Nach Ansicht von Wettbewerbskommissar Mario Monti soll die Reform der Technologietransfer-Vorschriften den Zugang zu Innovationen erleichtern und gleichzeitig eine Konzentration auf das Verbot von solchen Beschränkungen stattfinden, die dem Wettbewerb ernsthaft schaden. Interessant ist - abgesehen von der inhaltlichen Bewertung der Novelle - schon die Systematik der Vorschriften: Während Art. 81 Abs. 1 EG wettbewerbseinschränkende Vereinbarungen grundsätzlich verbieten will und über Art. 81 Abs. 3 EG hiervon Ausnahmen zulässt, wird diese Ausnahmevorschrift durch das Fehlen einer Positivliste der zulässigen Vereinbarungen so weit ausgeweitet, dass sämtliche wettbewerbseinschränkende Vereinbarungen zulässig sind, so lange sie nicht von der Negativliste erfasst sind.

Zu Microsoft:

Microsoft hat nach seinen Versuchen mit dem Shared-Source-Konzept erstmalig Software einer anerkannten Open-Source-Lizenz unterstellt. Das Werkzeug Windows Installer XML (WiX) erzeugt aus XML-Dateien Installationspakete. Laut Entwickler Rob Mensching handelte es sich ursprünglich um ein Microsoft-internes Tool. Nun wurde es der von IBM stammenden Common Public License (CPL) unterstellt und wird auf sourceforge.net gehostet. Die CPL ist von der Open Source Initiative anerkannt.

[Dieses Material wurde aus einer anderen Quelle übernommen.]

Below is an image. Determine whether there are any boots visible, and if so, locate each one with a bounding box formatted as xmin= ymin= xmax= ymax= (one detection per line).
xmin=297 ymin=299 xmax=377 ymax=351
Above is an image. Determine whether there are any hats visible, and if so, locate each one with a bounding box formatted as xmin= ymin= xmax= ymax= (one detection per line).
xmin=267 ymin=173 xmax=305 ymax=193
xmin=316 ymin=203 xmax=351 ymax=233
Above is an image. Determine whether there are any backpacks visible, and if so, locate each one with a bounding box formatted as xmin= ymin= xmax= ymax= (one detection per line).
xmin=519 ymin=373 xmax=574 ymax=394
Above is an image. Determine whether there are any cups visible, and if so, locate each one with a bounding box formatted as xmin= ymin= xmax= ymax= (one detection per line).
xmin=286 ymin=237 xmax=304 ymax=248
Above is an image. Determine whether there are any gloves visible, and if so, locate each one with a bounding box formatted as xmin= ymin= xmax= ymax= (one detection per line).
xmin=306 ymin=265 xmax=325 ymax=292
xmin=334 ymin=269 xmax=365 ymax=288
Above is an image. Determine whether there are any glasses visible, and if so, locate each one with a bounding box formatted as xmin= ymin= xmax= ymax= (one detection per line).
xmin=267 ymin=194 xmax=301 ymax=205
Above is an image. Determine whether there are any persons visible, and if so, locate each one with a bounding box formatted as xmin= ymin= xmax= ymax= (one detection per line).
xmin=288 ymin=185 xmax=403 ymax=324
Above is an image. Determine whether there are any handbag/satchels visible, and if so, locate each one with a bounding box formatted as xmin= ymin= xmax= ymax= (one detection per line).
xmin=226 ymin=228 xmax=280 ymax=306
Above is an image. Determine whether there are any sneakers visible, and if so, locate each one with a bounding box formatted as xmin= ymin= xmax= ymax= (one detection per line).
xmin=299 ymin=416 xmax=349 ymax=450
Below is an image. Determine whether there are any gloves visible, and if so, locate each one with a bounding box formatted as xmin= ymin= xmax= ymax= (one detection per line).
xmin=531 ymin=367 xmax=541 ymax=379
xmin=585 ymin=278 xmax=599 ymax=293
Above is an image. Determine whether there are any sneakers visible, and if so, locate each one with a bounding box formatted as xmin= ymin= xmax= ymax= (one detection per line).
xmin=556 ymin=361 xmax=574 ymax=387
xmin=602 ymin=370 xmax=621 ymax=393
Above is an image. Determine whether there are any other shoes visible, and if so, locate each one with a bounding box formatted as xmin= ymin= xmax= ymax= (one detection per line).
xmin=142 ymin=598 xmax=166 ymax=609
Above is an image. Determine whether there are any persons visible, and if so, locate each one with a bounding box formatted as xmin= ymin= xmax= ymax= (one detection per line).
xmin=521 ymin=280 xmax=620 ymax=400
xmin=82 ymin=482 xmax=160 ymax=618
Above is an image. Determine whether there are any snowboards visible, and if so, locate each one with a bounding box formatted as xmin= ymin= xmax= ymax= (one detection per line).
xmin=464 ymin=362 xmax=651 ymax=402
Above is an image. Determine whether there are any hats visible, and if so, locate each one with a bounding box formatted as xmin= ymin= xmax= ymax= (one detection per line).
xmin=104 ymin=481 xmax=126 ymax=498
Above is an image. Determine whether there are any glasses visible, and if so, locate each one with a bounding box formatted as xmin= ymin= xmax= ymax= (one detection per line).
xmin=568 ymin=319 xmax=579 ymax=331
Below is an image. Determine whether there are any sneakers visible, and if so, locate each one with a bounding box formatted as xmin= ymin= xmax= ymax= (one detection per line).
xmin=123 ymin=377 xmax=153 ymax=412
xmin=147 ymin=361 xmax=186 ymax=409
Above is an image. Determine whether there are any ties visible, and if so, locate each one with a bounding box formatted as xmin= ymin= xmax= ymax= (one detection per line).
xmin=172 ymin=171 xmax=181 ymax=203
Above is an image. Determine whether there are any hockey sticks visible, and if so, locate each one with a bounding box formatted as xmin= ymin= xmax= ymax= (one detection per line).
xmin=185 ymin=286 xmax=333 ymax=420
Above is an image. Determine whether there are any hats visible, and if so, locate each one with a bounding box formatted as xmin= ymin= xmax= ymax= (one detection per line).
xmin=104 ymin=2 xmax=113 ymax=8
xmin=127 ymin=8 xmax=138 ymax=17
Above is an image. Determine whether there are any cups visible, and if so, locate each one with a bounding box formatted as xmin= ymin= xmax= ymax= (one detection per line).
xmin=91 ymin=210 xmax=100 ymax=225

Spannend bleibt, wie Microsoft sich zukünftig gegenüber anderen Open-Source-Projekten verhält. Bislang war Microsoft so etwas wie der Lieblingsfeind der Linux-Anhänger, und die Redmonder sind dieser Rolle mit großem Engagement gerecht geworden. Erst kürzlich hatte Microsoft an der Universität Münster ein Gutachten erstellen lassen, nach dem die Entwicklung Freier Software als volkswirtschaftlich nicht sinnvoll bewertet wurde.